Don't know what happened.Took the kids to the Airport, took out the luggage, closed the side by side back doors.

Got home, went to the store and cannot open the back doors again!! They are unlocked. What went wrong, and how to fix it???

Help Please, going on vacation in a week and do not want to throw luggage over the back seats!


----------



## Chuck Smith (Dec 30, 1999)

Need a little more info Wally. Does the handle do nothing? Do you feel any resistance when you press the button in? If you manually move the door lock, can you hear clicking? Does it seem like the lock is working?
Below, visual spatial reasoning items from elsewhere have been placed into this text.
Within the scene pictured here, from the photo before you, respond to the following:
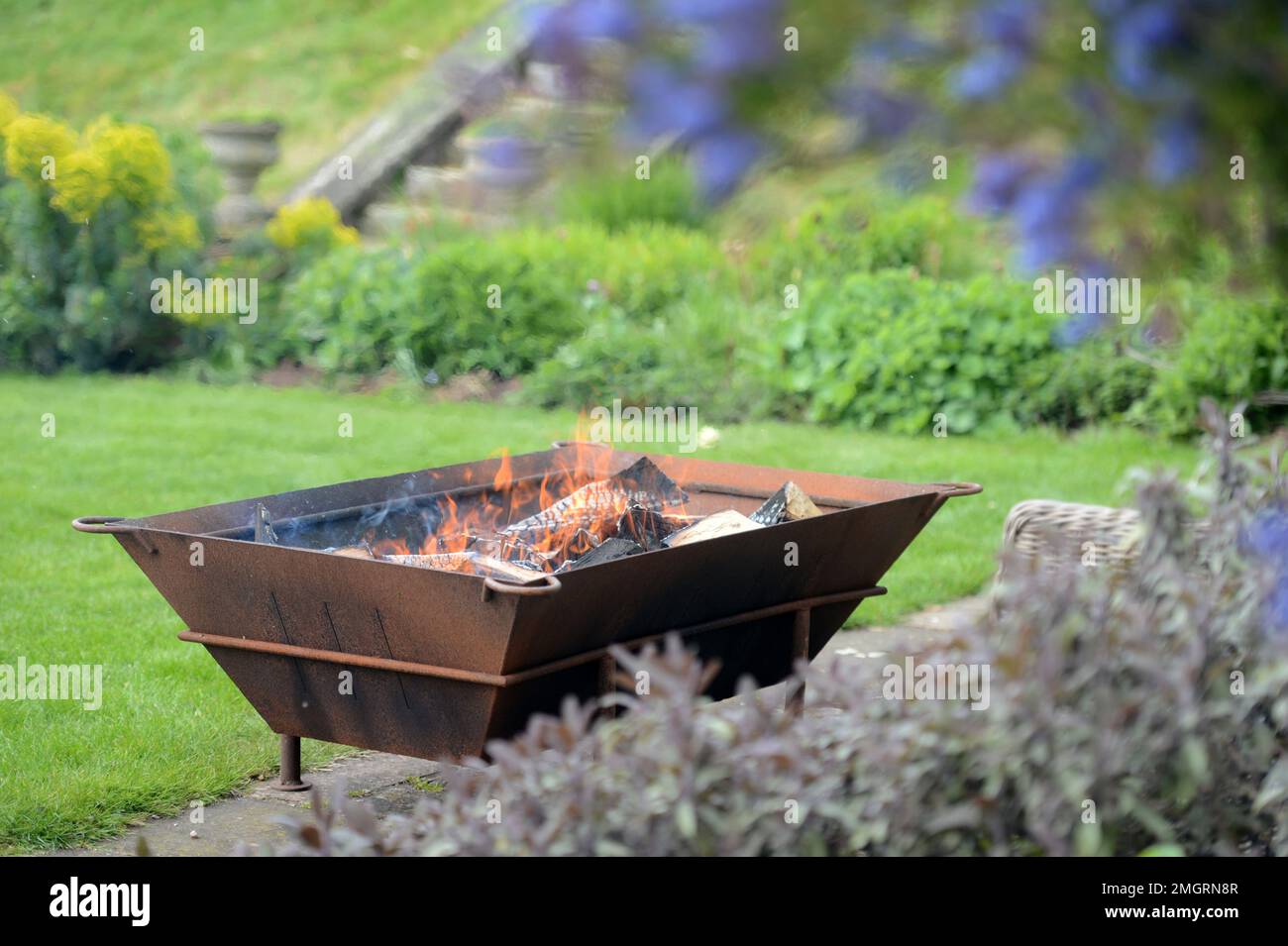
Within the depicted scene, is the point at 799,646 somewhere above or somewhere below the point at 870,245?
below

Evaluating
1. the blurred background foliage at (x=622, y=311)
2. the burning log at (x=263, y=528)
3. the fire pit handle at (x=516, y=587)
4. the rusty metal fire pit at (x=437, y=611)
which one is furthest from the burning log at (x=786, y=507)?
the blurred background foliage at (x=622, y=311)

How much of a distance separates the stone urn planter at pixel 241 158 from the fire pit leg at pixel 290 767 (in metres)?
8.46

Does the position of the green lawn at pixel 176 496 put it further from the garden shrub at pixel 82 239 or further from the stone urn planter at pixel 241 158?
the stone urn planter at pixel 241 158

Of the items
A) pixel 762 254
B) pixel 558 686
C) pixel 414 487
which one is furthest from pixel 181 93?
pixel 558 686

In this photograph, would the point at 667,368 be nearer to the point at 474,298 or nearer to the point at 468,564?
the point at 474,298

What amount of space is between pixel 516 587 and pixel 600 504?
114 centimetres

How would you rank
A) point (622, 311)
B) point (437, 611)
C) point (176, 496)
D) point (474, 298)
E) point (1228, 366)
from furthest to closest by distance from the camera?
point (622, 311)
point (474, 298)
point (1228, 366)
point (176, 496)
point (437, 611)

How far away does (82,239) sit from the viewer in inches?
386

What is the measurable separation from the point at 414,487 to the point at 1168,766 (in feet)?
8.69

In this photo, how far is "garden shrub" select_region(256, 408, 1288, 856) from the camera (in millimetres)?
2119

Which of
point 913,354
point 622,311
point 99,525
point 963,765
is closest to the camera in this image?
point 963,765

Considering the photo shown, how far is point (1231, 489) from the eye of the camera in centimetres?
311

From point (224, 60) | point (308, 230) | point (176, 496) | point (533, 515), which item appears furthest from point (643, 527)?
point (224, 60)
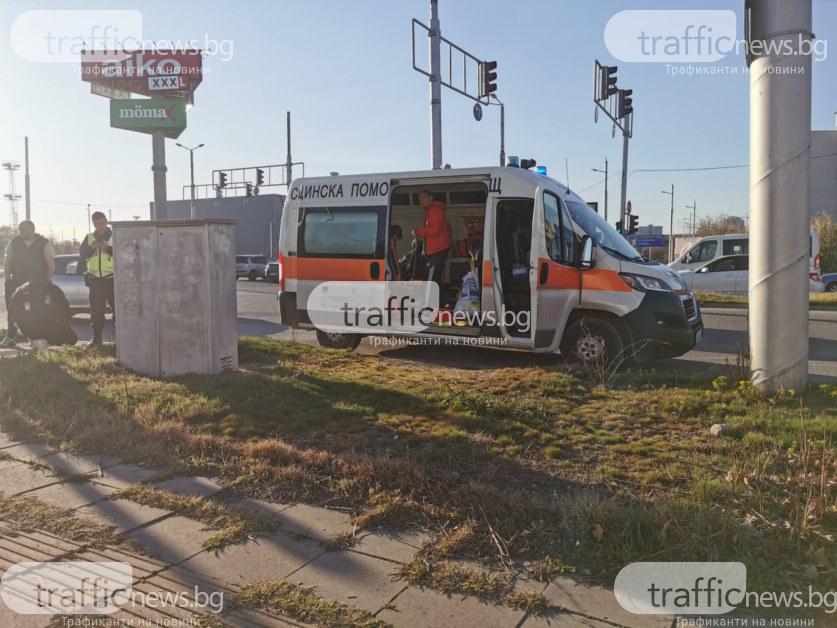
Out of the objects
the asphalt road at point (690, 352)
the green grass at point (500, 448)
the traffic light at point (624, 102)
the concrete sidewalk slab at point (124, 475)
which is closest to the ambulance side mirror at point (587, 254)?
the green grass at point (500, 448)

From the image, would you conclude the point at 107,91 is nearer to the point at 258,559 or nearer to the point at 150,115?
the point at 150,115

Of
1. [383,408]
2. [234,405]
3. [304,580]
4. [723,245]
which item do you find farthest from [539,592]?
[723,245]

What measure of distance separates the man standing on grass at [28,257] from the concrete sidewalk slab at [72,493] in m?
5.98

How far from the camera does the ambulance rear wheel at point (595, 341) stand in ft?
25.5

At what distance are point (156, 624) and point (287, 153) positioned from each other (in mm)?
41304

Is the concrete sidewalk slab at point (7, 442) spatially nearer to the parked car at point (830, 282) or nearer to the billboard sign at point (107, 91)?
the billboard sign at point (107, 91)

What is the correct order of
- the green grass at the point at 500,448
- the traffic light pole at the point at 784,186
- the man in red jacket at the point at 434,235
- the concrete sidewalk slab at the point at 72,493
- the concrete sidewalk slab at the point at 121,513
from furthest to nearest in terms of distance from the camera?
the man in red jacket at the point at 434,235 → the traffic light pole at the point at 784,186 → the concrete sidewalk slab at the point at 72,493 → the concrete sidewalk slab at the point at 121,513 → the green grass at the point at 500,448

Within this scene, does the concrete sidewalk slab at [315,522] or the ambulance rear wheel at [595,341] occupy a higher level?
the ambulance rear wheel at [595,341]

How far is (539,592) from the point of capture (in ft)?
9.69

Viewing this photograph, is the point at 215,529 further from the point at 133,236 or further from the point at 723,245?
the point at 723,245

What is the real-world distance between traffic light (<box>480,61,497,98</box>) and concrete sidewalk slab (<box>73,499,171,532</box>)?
16.8 m

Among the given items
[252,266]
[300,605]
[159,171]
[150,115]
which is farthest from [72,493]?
[252,266]

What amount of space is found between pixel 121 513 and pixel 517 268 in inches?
247

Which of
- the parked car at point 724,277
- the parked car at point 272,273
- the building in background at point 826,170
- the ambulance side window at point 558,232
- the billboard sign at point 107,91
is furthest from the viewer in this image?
the building in background at point 826,170
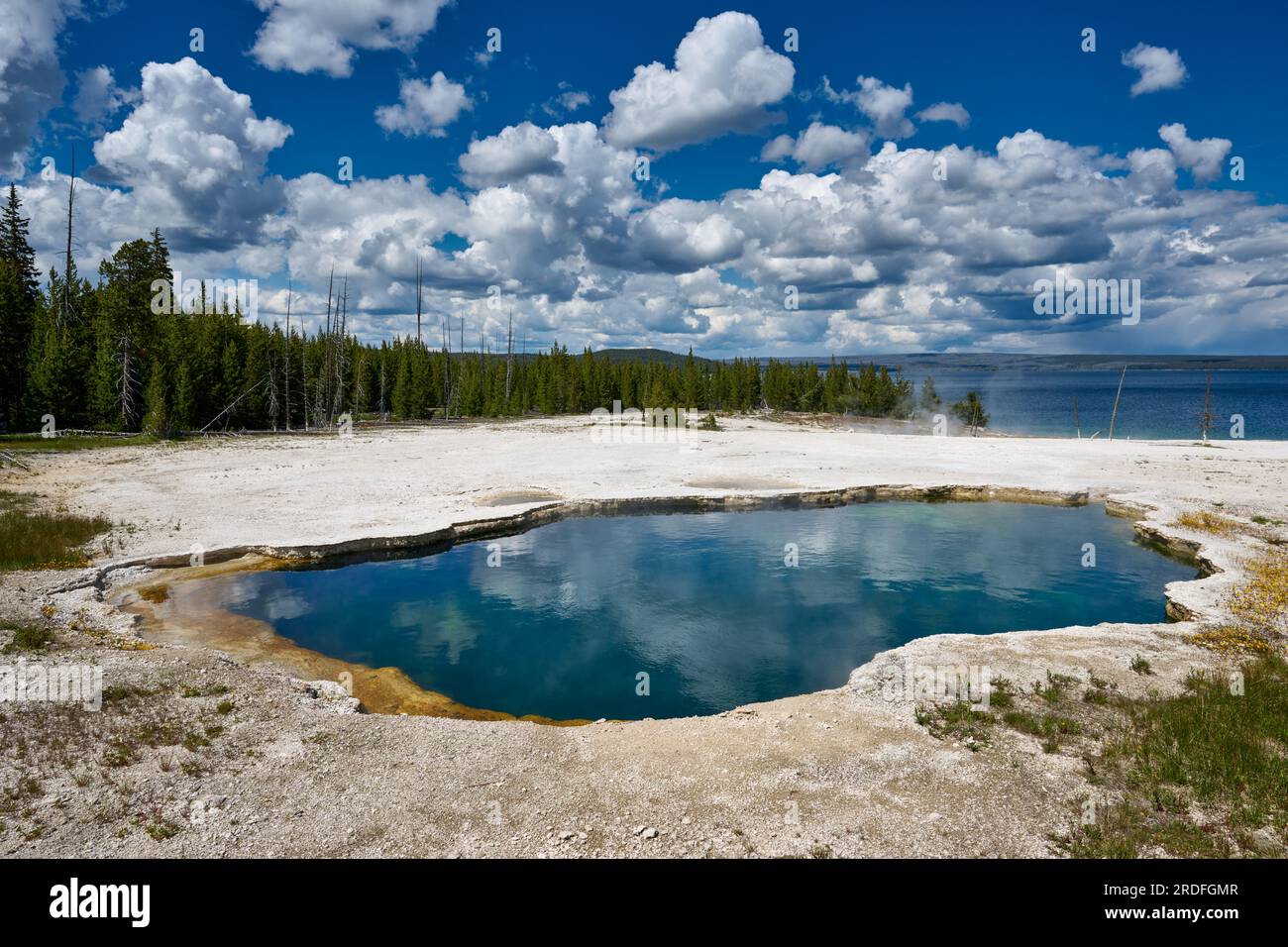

I think the easiest thing to do would be pull the interior door panel and have a look. See if any of the rods fell off the latch or handle mechanisms.

~Chuck


----------



## Wally3128 (May 21, 2002)

Thanks for the reply Chuck,

Seems like the lock is working. Feel only slight resistance when pushing the button. My guess is that a Rod came loose or somthing BROKE:crying: .

Is there a way to open the door so I can work on it outside? 
It is getting too hot to work on it inside the back!!


----------



## BWhite (Sep 30, 2002)

*latches*

If you are having trouble with the upper and lower latch assemblies I have a new pair that I was going to use on a 78 surburban but the truck rusted out on me


----------



## Wally3128 (May 21, 2002)

Thank you friend, but I think my prob is in the connection rods. Just having trouble getting to them!


----------



## Wally3128 (May 21, 2002)

Fellas...Got it fixed!

Got the wife to push on the door from the outside, while I pulled up on the rod that links to the bottom latch. Once the pressure was off the door, it poped right open.

The rod came off the conector. I put it back on, and it worked fine. Then I closed the door. Poped off again. HEY...there is to be somthing holding it on there. Shure enough, looked inside again and there is a little plastic keeper that slips around the rod. Put the keeper back around the rod...FINISHED.

Fixed a Dishwasher and Suburban in the same day!!!

Thanks for all your help!!


----------



## BWhite (Sep 30, 2002)

*retaining clip*

Those clips used to be made of steel


----------